*** Begin section ***

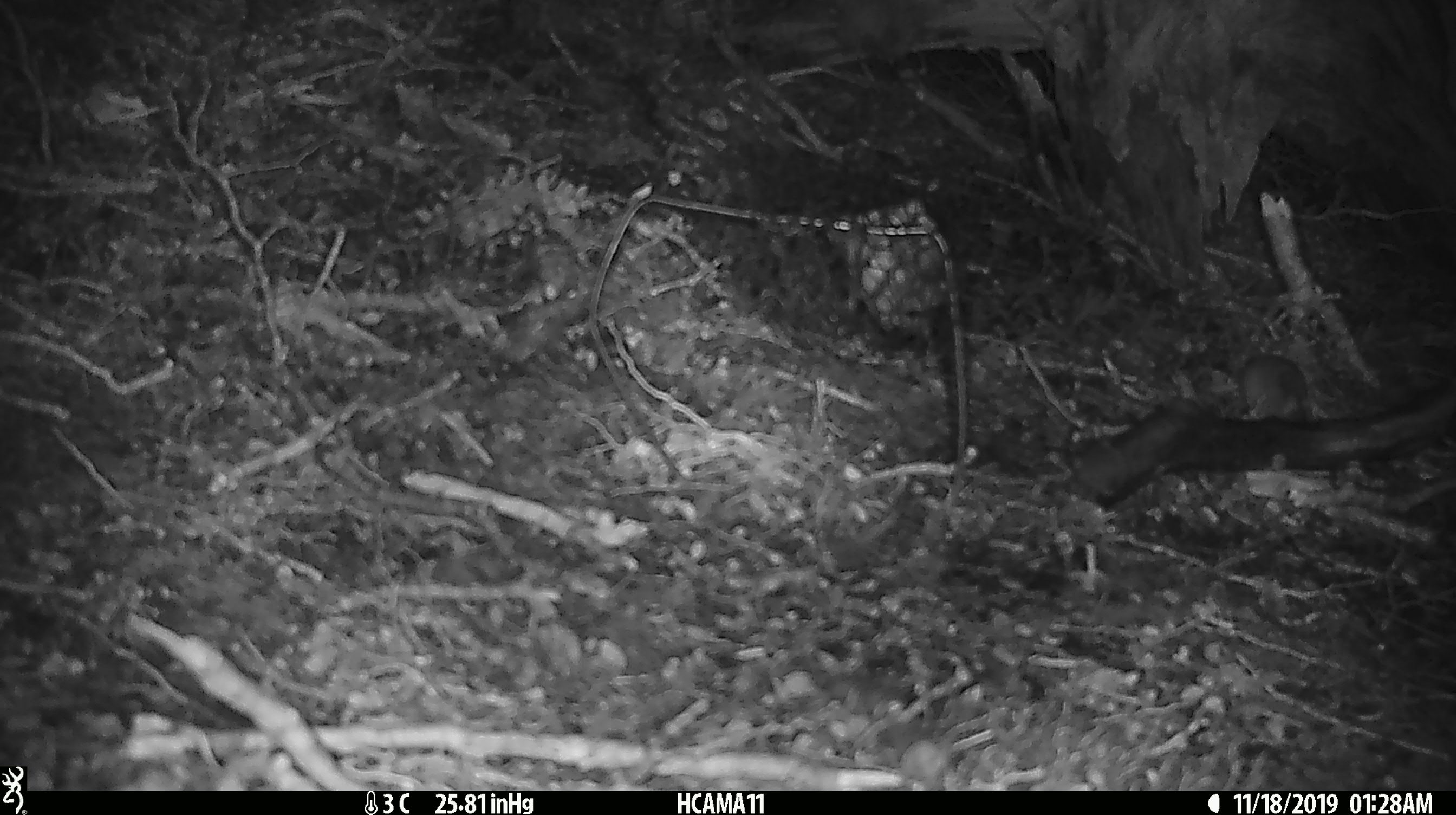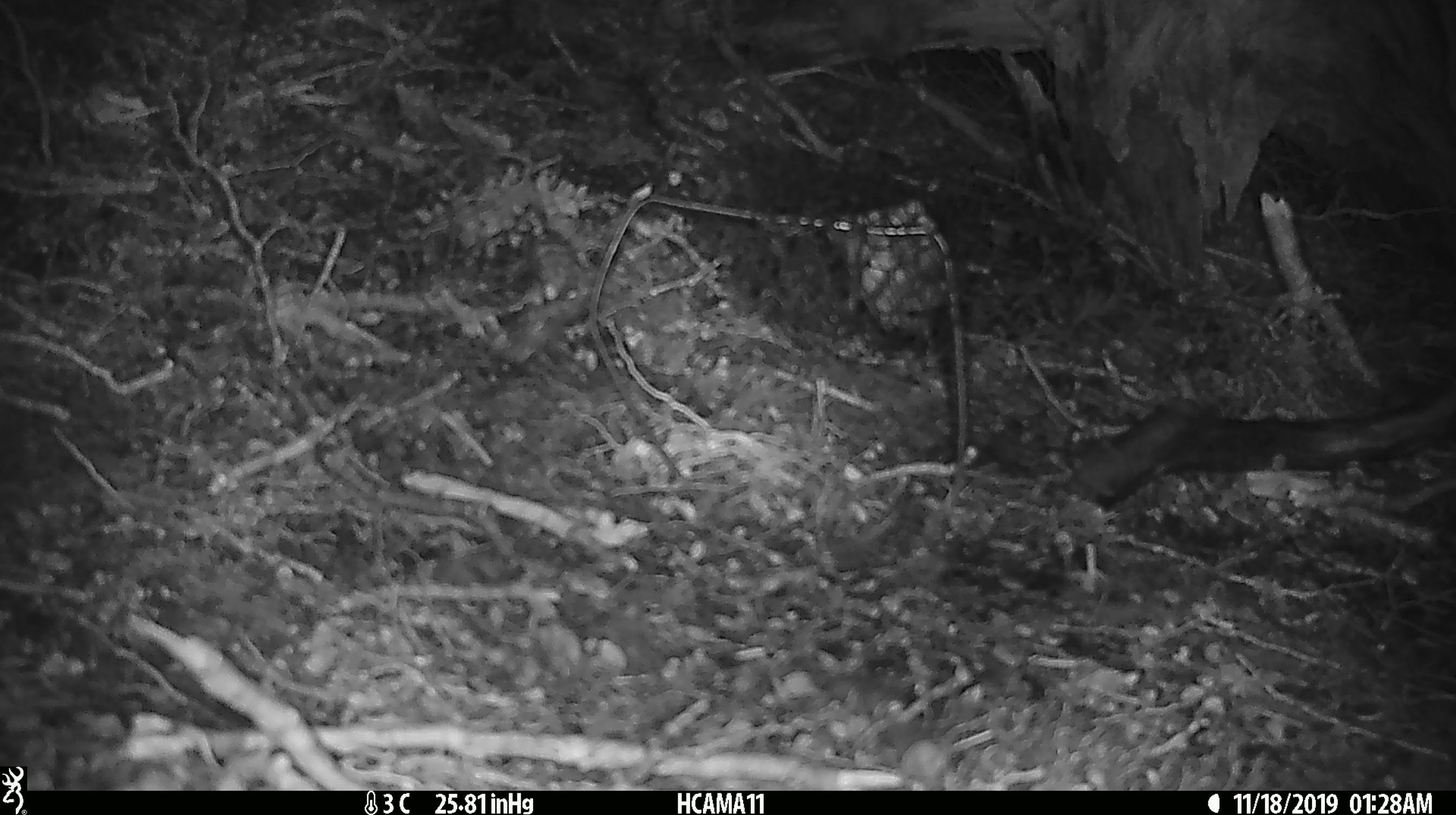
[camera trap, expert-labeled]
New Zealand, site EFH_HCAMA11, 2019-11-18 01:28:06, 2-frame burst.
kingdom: Animalia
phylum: Chordata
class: Mammalia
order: Rodentia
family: Muridae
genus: Mus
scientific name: Mus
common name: mouse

*** End section ***

> [AIM OF THE EXERCISE] The response should consist only of the lines running from the one that contains "kingdom: Animalia" through the end of the material, repeated exactly.

> [RESPONSE BELOW]
kingdom: Animalia
phylum: Chordata
class: Mammalia
order: Rodentia
family: Muridae
genus: Mus
scientific name: Mus
common name: mouse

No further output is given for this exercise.